Roughly 10 years ago, I found a 1955 Ford F-100 on Craigslist. It looked pretty rough but the 390 engine ran, the power steering worked, and the Cruise-O-Matic transmission shifted smoothly. But stopping was another story. The truck was cheap, but had the dreaded words in the ad “No Title.” As I’ve been through the “no title” thing before, I knew how to legally obtain one from my state, so I was prepared. I went to look at it, and shot the seller a price and drove it home. I fixed little things here and there, even did some body work on one fender, and drove it around town for a bit. It looked rough, but the more I inspected it, the more I realized this truck was straight and solid. It was a keeper.

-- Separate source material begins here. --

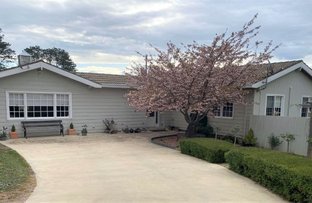 Picture of 223 Maybe Street, Bombala NSW 2632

But the operative word was, well, “was.”
A year or so later, a friend called to ask if I was interested in a steel 1927 Model T roadster on a Model A chassis. Being 6′ 1″, a Model T had never really been on my list of cars to build. But the price was so cheap that I brought it home.
A 283 FOR YOU AND ME?
A few months later, a 283 small block was pulled out of a friend’s ’57 Chevy Bel Air. It had an old Offenhauser tri-power intake with three Rochester carbs. It was a complete, running engine with a points distributor and generator, plus a PowerGlide transmission. There’s only one problem- I neglected to tell my wife that I was buying the engine. As I recall (honestly!), I tried to call her repeatedly before I pulled the trigger. She doesn’t mind, but as a couple, we always bounce these things off of each other. As such, she “laid claim” to my unapproved engine purchase. You’d have to know her to understand. She’s sweet and fun, and this was her way of nicely reminding me that I should have let her know. This was now her engine.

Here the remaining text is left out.